++++ SUPPLIED PASSAGE ++++
When: October 12, 2016, 2:00 PM
Location: 3rd Floor Orchard View Room , Discovery Building
Contact: 608-316-4401, email@example.com
Data-driven protein engineering: learning the relationship between sequence and function
Rational protein engineering relies on accurate models that relate a protein’s sequence to its biochemical properties, such as binding affinity, enzymatic activity, and stability. These molecular properties are often extremely difficult to model because they may be poorly understood or involve subtle, possibly dynamic, structural changes. In this talk, I will present an alternative modeling approach where statistical models are used to learn the relationship between protein sequence and function from experimental data. These data-driven models are able to capture the numerous and possibly unknown factors that shape the sequence-function mapping, and thus provide unprecedented predictive accuracy. Furthermore, we can apply concepts from Bayesian decision theory to efficiently explore protein sequence space and discover optimized sequences. As technology for high-throughput experimentation advances, this class of models could play an increasing role in protein science and engineering.
All QBio sponsored talks take place on Wednesdays at 2:00 p.m. in the 3rd floor Orchard View room of the Discovery Building unless otherwise noted. Talks are open to the public. Access to the room is via the elevator behind Aldo’s Cafe in the Northeast corner of the building.
++++ DATASET RECORDS ++++
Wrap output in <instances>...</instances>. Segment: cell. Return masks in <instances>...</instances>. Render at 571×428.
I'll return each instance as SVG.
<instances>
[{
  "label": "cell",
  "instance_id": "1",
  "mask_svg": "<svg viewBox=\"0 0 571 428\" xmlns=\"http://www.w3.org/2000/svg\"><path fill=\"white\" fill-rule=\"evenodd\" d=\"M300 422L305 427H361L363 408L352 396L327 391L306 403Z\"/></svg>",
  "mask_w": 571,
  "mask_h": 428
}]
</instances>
++++
● ACTIVITY
According to the talk announcement, which biochemical properties are given as examples of what rational protein engineering models relate to a protein's sequence?

● WRITTEN REPLY
Binding affinity, enzymatic activity, and stability.